Though many Muslims racked their brains attempting to invent different methods to announce the moment to break fast besides the adhan, their efforts were in vain.

Haja Fatma’s iftar cannon

A tale from history suggests that Cairo witnessed the first firing of the Ramadan cannon. At the sunset of the first day of Ramadan in 865 AH, Mamluk Sultan Khashqdem wanted to test a new cannon. He fired the cannon accidentally at exactly the time of sunset giving people the impression that the sultan did this on purpose in order alert worshipers to iftar. Masses of people went to the sultan’s headquarters to thank him for this successful innovation. When the sultan saw their happiness, he is said to have decided on continuing to fire the cannon at sunset. It is also said that he had subsequently decided to fire it at suhour (the last meal you eat before fasting during Ramadan) and imsak (abstinence from suhour).

Haja Fatma’s iftar cannon

Another story says that mere coincidence led to the emergence of the Ramadan cannon and that there was no intention to use it this way at all. It is said that during the time of Khedive Ismael, some soldiers were cleaning one of the cannons and they fired it by mistake at sunset on a day during Ramadan. People thought the government was following a new tradition to announce iftar, making it the talk of the town. Supposedly, Khedive Ismael’s daughter, Haja Fatma, learned about this incident. She was famous for her love of charity and science, and is known for having donated her land to establish Cairo University. Fatma liked the Ramadan cannon idea and issued a royal decree to use it at iftar and imsak along with other official holidays.
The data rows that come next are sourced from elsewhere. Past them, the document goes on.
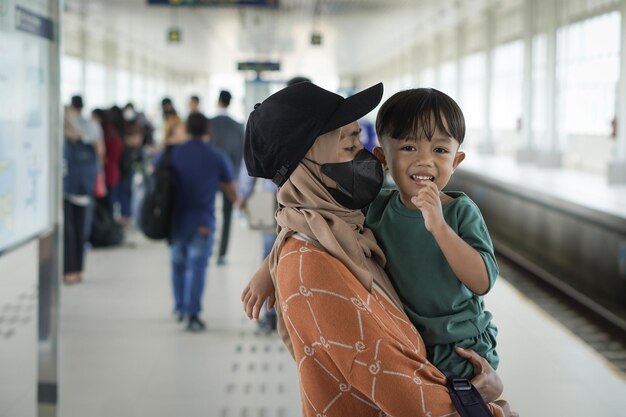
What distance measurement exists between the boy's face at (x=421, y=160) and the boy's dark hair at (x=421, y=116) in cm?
1

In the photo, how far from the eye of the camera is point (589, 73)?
63.4 feet

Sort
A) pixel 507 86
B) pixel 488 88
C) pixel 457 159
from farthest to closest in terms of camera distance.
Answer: pixel 507 86 < pixel 488 88 < pixel 457 159

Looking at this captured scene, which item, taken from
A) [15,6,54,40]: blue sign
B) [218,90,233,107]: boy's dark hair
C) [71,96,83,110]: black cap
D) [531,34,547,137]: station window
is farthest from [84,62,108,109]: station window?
[15,6,54,40]: blue sign

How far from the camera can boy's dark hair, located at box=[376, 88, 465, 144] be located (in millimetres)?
1884

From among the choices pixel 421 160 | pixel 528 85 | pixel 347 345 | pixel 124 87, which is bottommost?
pixel 347 345

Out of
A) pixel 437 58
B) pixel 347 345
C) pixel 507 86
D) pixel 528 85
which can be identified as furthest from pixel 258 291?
pixel 437 58

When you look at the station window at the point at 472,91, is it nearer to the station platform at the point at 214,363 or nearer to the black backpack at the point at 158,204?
the station platform at the point at 214,363

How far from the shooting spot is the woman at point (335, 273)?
65.2 inches

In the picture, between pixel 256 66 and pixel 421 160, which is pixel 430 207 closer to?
pixel 421 160

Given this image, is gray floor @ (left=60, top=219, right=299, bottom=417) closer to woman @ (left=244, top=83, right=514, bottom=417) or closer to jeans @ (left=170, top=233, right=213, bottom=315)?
jeans @ (left=170, top=233, right=213, bottom=315)

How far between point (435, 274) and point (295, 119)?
0.47 meters

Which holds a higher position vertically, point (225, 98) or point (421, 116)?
point (225, 98)

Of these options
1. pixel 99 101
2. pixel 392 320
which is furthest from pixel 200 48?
pixel 392 320

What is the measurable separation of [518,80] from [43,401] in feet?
73.5
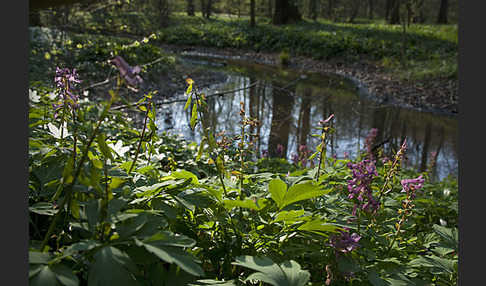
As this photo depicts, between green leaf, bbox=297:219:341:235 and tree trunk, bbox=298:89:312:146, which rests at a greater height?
green leaf, bbox=297:219:341:235

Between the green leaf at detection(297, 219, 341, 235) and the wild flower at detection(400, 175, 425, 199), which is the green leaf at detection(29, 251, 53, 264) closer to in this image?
the green leaf at detection(297, 219, 341, 235)

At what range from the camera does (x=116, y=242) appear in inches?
38.4

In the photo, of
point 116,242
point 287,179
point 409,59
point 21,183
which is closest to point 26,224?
A: point 21,183

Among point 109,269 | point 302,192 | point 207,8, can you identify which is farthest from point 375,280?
point 207,8

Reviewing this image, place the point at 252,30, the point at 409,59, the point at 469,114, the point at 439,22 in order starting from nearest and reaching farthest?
1. the point at 469,114
2. the point at 409,59
3. the point at 252,30
4. the point at 439,22

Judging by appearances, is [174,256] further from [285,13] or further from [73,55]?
[285,13]

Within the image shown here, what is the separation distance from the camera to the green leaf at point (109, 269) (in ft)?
2.90

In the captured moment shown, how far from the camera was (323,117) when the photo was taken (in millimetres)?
10648

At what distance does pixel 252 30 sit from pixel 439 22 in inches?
632

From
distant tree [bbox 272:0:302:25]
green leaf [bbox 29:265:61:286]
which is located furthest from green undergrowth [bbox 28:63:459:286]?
distant tree [bbox 272:0:302:25]

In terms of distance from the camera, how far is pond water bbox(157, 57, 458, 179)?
866 centimetres

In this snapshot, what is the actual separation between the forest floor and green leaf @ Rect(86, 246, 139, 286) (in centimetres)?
1245

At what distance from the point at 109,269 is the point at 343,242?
77 cm

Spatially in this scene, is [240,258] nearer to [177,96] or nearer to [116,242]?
[116,242]
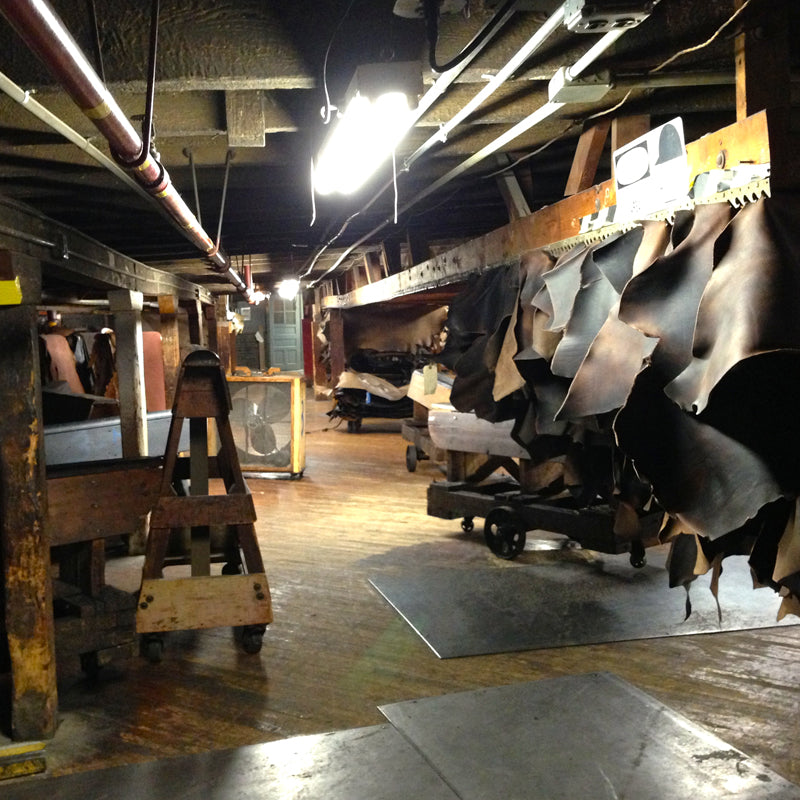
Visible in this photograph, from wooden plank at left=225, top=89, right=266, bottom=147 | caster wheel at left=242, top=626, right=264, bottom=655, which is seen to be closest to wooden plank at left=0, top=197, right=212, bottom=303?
wooden plank at left=225, top=89, right=266, bottom=147

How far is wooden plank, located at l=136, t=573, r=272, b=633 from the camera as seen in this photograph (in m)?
3.87

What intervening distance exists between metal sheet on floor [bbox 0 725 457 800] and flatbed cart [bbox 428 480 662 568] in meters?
2.41

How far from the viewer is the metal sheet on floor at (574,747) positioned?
2762 millimetres

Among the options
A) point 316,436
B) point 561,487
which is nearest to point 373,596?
point 561,487

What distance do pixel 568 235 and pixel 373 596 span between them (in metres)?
2.47

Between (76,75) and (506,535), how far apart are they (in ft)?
14.2

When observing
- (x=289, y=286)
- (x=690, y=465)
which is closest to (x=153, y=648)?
(x=690, y=465)

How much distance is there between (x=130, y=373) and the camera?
7352 mm

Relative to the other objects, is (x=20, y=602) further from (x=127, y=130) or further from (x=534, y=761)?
(x=534, y=761)

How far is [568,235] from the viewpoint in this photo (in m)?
4.15

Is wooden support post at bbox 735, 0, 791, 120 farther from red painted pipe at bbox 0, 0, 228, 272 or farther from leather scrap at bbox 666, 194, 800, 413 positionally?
red painted pipe at bbox 0, 0, 228, 272

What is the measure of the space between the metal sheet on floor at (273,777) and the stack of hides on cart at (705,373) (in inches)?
49.3

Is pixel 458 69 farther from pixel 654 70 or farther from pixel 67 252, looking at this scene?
pixel 67 252

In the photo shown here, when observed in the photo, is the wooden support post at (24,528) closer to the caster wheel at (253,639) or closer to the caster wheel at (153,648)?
the caster wheel at (153,648)
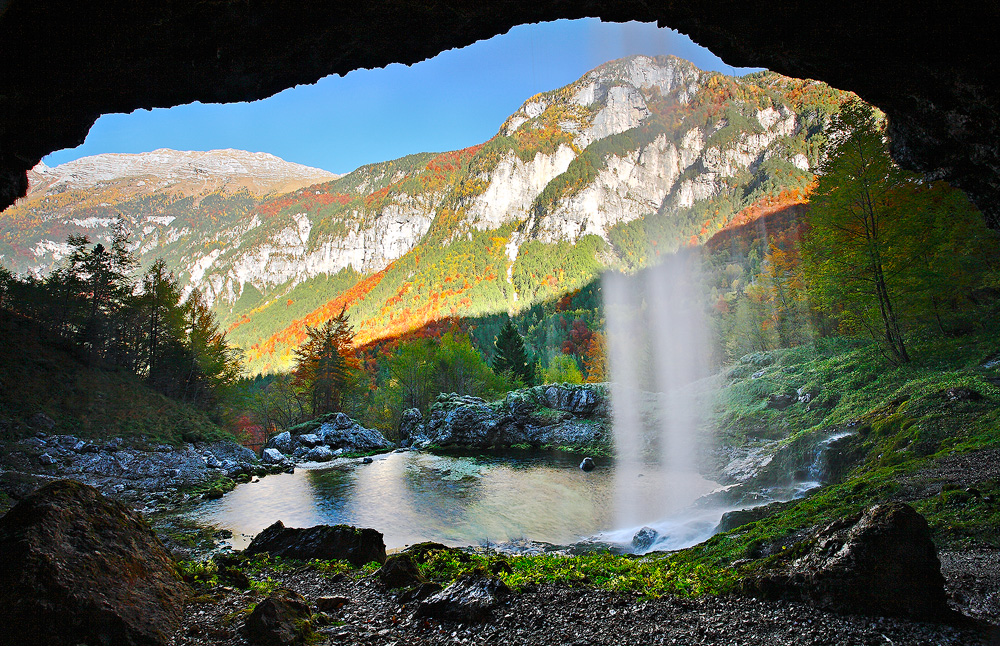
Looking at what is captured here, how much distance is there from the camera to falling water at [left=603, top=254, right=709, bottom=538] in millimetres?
19850

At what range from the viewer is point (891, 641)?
165 inches

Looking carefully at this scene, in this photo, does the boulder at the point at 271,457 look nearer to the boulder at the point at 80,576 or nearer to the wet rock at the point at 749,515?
the boulder at the point at 80,576

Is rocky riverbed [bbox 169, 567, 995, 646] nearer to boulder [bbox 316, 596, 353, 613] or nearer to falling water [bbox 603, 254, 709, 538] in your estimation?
boulder [bbox 316, 596, 353, 613]

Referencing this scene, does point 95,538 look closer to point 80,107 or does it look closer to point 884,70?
point 80,107

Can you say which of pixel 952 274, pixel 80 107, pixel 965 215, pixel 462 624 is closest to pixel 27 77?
pixel 80 107

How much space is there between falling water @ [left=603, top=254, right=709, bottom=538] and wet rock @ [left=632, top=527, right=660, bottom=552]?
5.49ft

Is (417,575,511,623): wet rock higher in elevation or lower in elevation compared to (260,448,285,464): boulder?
higher

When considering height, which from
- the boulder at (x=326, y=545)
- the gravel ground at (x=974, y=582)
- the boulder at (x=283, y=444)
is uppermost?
Answer: the gravel ground at (x=974, y=582)

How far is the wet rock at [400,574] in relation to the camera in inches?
293

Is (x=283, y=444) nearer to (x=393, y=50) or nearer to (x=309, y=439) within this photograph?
(x=309, y=439)

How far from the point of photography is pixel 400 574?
7551 mm

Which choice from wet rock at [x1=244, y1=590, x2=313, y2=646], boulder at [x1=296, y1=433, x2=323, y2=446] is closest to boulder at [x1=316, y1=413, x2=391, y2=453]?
boulder at [x1=296, y1=433, x2=323, y2=446]

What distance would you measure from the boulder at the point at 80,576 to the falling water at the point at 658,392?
46.5ft

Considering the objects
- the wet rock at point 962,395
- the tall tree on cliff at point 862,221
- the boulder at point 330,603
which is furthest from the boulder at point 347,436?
the wet rock at point 962,395
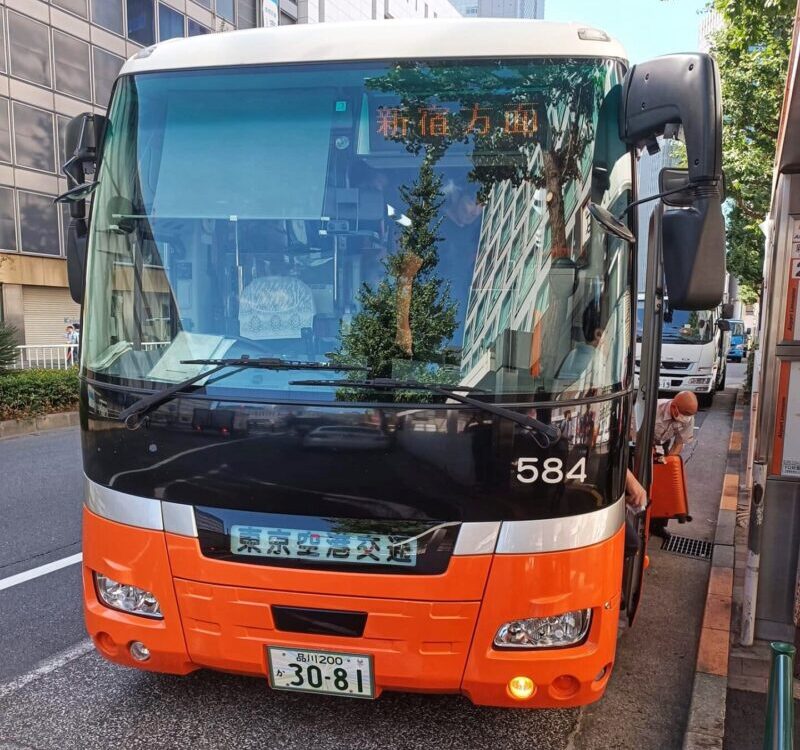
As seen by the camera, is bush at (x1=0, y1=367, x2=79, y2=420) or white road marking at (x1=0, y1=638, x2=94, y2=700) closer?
white road marking at (x1=0, y1=638, x2=94, y2=700)

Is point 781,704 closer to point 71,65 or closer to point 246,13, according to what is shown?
point 71,65

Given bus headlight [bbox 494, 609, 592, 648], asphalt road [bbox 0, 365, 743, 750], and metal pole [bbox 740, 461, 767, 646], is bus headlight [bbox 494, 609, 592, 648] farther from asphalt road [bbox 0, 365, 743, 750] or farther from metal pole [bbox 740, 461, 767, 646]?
metal pole [bbox 740, 461, 767, 646]

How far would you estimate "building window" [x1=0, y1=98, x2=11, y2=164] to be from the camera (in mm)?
21875

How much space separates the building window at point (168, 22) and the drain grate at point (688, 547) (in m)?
27.1

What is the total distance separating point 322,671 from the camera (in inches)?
101

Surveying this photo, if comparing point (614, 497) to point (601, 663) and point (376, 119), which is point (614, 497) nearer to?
point (601, 663)

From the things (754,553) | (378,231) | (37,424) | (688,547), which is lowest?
(37,424)

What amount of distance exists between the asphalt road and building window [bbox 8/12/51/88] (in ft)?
77.2

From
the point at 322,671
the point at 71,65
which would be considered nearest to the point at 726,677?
the point at 322,671

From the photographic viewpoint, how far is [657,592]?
4.69 metres

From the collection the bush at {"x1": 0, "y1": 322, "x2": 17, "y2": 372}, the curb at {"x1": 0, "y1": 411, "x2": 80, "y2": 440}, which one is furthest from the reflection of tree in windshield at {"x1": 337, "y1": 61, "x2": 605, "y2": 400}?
the bush at {"x1": 0, "y1": 322, "x2": 17, "y2": 372}

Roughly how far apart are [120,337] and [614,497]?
2119 millimetres

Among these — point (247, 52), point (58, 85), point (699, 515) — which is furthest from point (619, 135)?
point (58, 85)

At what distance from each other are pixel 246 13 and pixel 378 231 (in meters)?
33.1
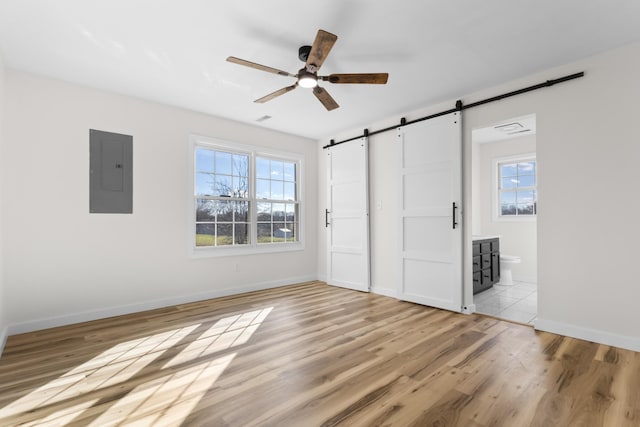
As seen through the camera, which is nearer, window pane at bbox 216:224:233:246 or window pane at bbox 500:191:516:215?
window pane at bbox 216:224:233:246

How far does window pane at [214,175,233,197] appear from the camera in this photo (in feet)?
15.8

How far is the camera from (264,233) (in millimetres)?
5352

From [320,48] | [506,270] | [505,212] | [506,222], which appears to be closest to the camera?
[320,48]

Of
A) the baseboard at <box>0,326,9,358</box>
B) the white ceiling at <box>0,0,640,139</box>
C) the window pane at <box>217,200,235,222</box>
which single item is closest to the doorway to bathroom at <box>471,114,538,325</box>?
the white ceiling at <box>0,0,640,139</box>

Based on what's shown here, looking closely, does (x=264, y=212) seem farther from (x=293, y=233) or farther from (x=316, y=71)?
(x=316, y=71)

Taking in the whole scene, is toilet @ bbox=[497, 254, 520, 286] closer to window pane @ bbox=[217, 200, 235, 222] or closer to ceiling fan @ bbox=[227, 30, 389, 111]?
ceiling fan @ bbox=[227, 30, 389, 111]

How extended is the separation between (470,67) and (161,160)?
3836mm

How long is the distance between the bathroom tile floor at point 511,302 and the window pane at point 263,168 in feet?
12.3

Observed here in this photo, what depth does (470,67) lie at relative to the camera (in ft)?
10.6

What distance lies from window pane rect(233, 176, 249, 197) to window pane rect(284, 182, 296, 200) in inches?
31.5

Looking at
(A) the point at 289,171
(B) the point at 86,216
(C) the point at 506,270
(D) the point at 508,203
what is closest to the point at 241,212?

The Ramadan cannon was firing live ammunition until 1859 AD when a switch was made to use blank ammunition due to urban expansion in the castle’s surrounding areas.

At the beginning of the 1980’s, Egyptian authorities decided to fire the cannon from Saladin citadel at iftar and suhour during the entire month of Ramadan. However, at the start of 1990’s, the Egyptian Antiquities Authority asked the interior ministry to stop firing it there for fear of damaging the place, which is considered an open Islamic museum. Until today, Egyptians hear the sound of the Ramadan cannon on radios and TV channels. It is regarded as a genuine Ramadan legacy and a time-honoured tradition.

The Ramadan cannon

Traversing borders

Since Cairo was considered the beacon of light among Arab world capitals and the favourite destination for orientalists and travellers, the idea of the Ramadan cannon spread from the Egyptian capital to other Islamic countries. The innovative idea traveled to Jerusalem, Damascus, and then Baghdad at the beginning of the 19th century. It moved from Baghdad to Kuwait wherein the first cannon in the country’s capital was setup during the reign of Sheikh Mubarak Al-Sabah in 1907. It also reached other Gulf States, before oil extraction began, and then moved to Yemen, Sudan and sub-Saharan states in Africa. Later, the Ramadan cannon reached the Far East, and the idea was implemented in Indonesia in 1944.

Ramadan cannon in a Gulf country

The moment of firing the cannon of Ramadan, Sheikh Zayed Mosque.